-- PROVIDED DATA follows --
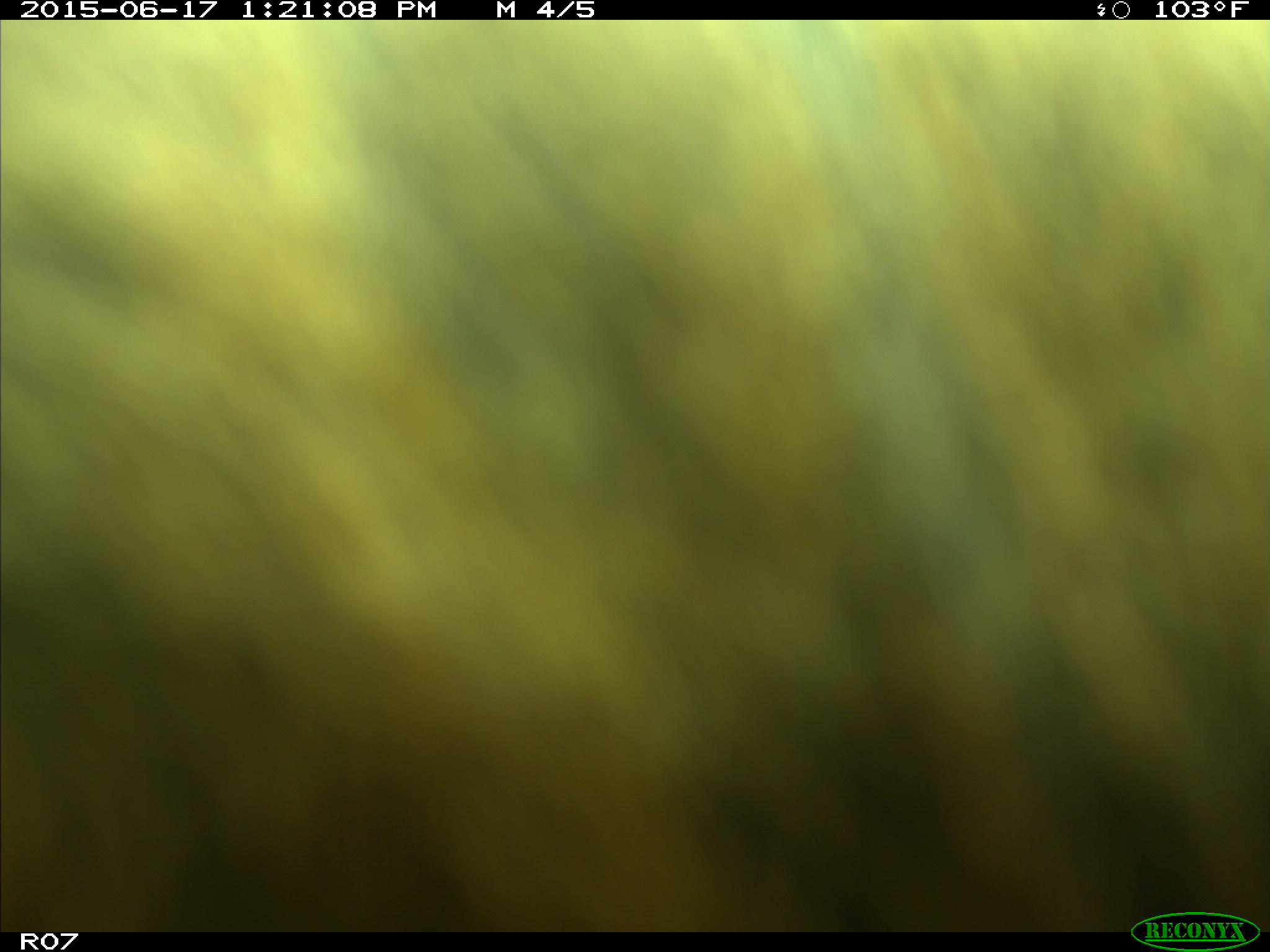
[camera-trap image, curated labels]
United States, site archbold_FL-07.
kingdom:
-- PROVIDED DATA concluded --
*WHAT IS REQUIRED:*
Copy the whole listing above word for word but do not carry over the pictures.

*RESULT FOR THIS EXERCISE:*
[camera-trap image, curated labels]
United States, site archbold_FL-07.
kingdom:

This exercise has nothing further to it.